**WORK TO COMPLETE**
Answer these questions from the text on two kinds of difficulty:
1. What is the first example the text gives of something that is hard?
2. Which activity does the text say requires a lot of focus but not strength?
3. What does the text say complicated things really require?

**TEXT SECTION**
Difficulty comes in two flavors-- hard or complicated.
Some things in life are hard because they require effort. For example, climbing a mountain is hard. Childbirth, I've heard, is hard. They are difficult because they require more effort than simply getting out of bed in the morning-- which, let's face it, sometimes is hard enough.
Putting together IKEA furniture, on the other hand, isn't hard, it's just complicated. It doesn't requires strength, but it requires a lot of focus. This goes for flying a plane too. It's complicated-- unless you're a bird, I guess. Then I suppose it's pretty tiring after a while.
But you are not a bird. It's not hard. It's just complicated.
Two different types of difficult.
There's a difference. In fact, it's an important one. While we often think about complicated things as requiring effort, what they really require is understanding. And while we sometimes think of hard things as requiring skill, they actually more often require simple determination.
Knowing the difference matters because it informs what you do next. Does this thing in front of you require more effort and determination, or does it require skill and understanding?

**EXTRACTED INFORMATION**
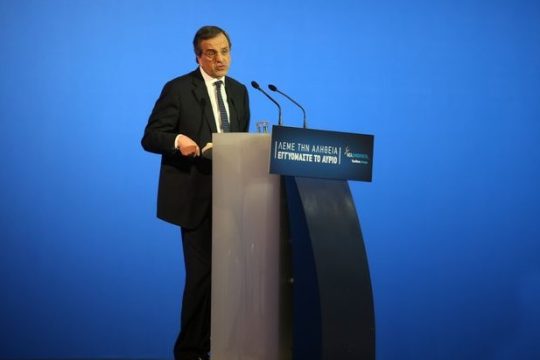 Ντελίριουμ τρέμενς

* * *

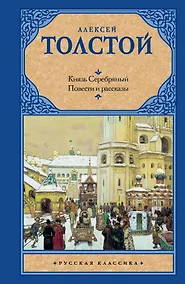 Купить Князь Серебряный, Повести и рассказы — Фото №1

**THE ANSWER**
1. Climbing a mountain.
2. Putting together IKEA furniture.
3. Understanding.